Can Stress Cause Vertigo? Exploring the Connection and Solutions

  • Dec 28, 2023

If you’ve ever wondered, “can stress cause vertigo?” you’re not alone. The short answer is yes, stress can indeed lead to or exacerbate vertigo symptoms, creating a spinning world around you. This article digs into the specifics of how stress affects your body and balance, the link between stress hormones and the vestibular system, and practical strategies to manage and alleviate stress-related vertigo without diluting your quest for answers with unnecessary details.


Key Takeaways

  • Stress and anxiety can induce vertigo by affecting the vestibular system in the inner ear, which is responsible for maintaining balance; symptoms include dizziness, spinning sensation, and nausea.
  • Benign Paroxysmal Positional Vertigo (BPPV) is an inner ear disorder characterized by short episodes of dizziness, and studies suggest a strong link between BPPV and anxiety or depression.
  • Treatment for stress-induced vertigo includes relaxation techniques, lifestyle changes, psychotherapy such as cognitive behavioral therapy (CBT), and medications like SSRIs and benzodiazepines; however, it’s imperative to rule out other physical causes of vertigo.
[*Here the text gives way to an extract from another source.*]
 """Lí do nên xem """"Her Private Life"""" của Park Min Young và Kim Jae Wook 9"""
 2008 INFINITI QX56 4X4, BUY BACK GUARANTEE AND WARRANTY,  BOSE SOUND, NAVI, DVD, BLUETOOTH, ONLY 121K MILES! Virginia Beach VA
Unraveling the Vertigo Mystery

Illustration of the inner ear


Vertigo is characterized by a form of dizziness that creates the perception of spinning either in oneself or the surrounding environment. This unsettling sensation can take a toll on daily activities, leading to increased risk during activities such as driving or walking due to compromised balance and orientation. The duration of vertigo episodes can vary, with individuals experiencing symptoms for a brief period of seconds or minutes, while others may endure them for several hours.
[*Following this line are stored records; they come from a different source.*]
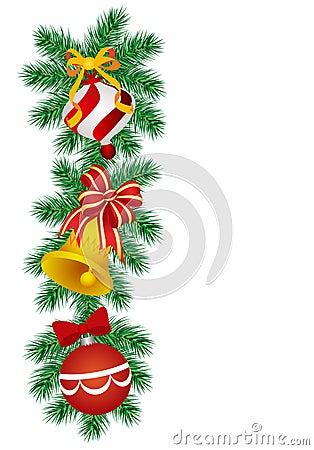 Free Christmas Balls Stock Photography - 6915722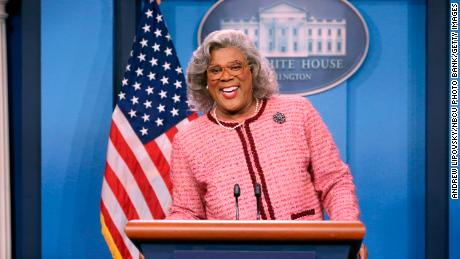 Tyler Perry built his entertainment empire on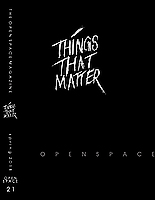Things-That-Matter-cover-200.jpg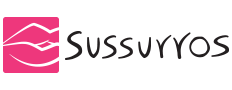 Sussurros - O maior site sobre e para mulheres!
What exactly triggers this spinning sensation? The answer lies in the inner ear. Our sense of balance is detected through the vestibular system, a component of the inner ear responsible for regulating balance. This system communicates with the brain through the vestibular nerve, allowing the brain to interpret the directional movement and acceleration detected by the inner ear organs. When this communication is disrupted, for instance, due to inner ear infections, it can result in vertigo symptoms.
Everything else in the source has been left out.